REQUISITOS DO EXERCÍCIO.
1. Responda às perguntas abaixo com base no texto sobre pastores que processam igrejas.
(a) Que ocupações o texto atribui a Gilberto Garcia?
(b) Por quanto tempo F.J.A. atuou na Igreja Pedra Viva?
(c) Em que bairro fica a Igreja Pedra Viva?
2. Prossiga com o texto sobre pastores que processam igrejas a partir do ponto em que ele termina.

TRECHO FORNECIDO.
· · ·

Cresce o número de pastores que processam as igrejas para receber indenizações por serviços prestados. “Temos jurisprudência firmada de que o ministro religioso atua de forma vocacionada, em atendimento a uma orientação divina.”, diz Gilberto Garcia, advogado e colunista do FolhaGospel.

Entre suas inúmeras atividades – ele é conferencista, professor e pesquisador do segmento religioso há mais de 15 anos –, F.J.A. ainda encontra tempo para se dedicar à vida ministerial. Pastor evangélico, ele atuou, durante quatro anos, na Igreja Pedra Viva, localizada no bairro da Vila Mariana, em São Paulo. E foi exatamente lá que se viu diante de um problema cada vez mais comum nas igrejas: os conflitos oriundos do Direito do Trabalho.

· · ·

INFORMAÇÕES FORNECIDAS.

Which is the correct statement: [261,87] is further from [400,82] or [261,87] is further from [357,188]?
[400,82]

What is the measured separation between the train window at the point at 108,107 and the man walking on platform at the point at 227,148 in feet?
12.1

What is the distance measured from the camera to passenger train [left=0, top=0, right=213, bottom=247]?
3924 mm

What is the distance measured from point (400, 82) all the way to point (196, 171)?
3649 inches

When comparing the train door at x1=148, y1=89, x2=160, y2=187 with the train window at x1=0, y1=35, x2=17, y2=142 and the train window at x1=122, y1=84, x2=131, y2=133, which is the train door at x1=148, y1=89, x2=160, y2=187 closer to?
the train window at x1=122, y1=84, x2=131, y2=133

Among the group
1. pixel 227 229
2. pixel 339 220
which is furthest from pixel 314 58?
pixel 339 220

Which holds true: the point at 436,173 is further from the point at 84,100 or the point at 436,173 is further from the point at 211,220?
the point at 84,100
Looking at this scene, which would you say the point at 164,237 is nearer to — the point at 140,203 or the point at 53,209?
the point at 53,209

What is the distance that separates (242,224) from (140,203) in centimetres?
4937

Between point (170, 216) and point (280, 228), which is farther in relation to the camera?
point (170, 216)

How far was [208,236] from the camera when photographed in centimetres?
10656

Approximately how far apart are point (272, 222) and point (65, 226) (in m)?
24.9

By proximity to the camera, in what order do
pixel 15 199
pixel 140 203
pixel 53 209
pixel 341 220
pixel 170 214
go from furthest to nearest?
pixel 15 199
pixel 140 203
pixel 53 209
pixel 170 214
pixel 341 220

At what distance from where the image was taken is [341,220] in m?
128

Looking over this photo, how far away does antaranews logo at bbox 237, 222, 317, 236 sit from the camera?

· · ·

RESULTADOS POR TAREFA.
1.
(a) Advogado e colunista do FolhaGospel.
(b) Durante quatro anos.
(c) Na Vila Mariana, em São Paulo.

2.
Após algum tempo atuando como ministro e servindo também em funções administrativas, o pastor viu a relação com os líderes da denominação ir se desgastando devido a uma série de divergências e ao descumprimento, por parte da congregação, do que havia sido previamente combinado. Com a intenção de receber o que julgava ter direito pelos anos de serviços prestados, F.J.A. se viu obrigado a acionar a Justiça. “Por não concordar com um comportamento ético dentro da igreja, o pastor presidente e fundador da denominação sugeriu a minha saída. Depois de muito diálogo e tentativas de conciliação, não tive mais como suportar a pressão que vinha sofrendo e saí”, lembra. “E eu não estava exigindo direitos pelo trabalho pastoral, mas por trabalhar em outras áreas da organização, como um verdadeiro funcionário.”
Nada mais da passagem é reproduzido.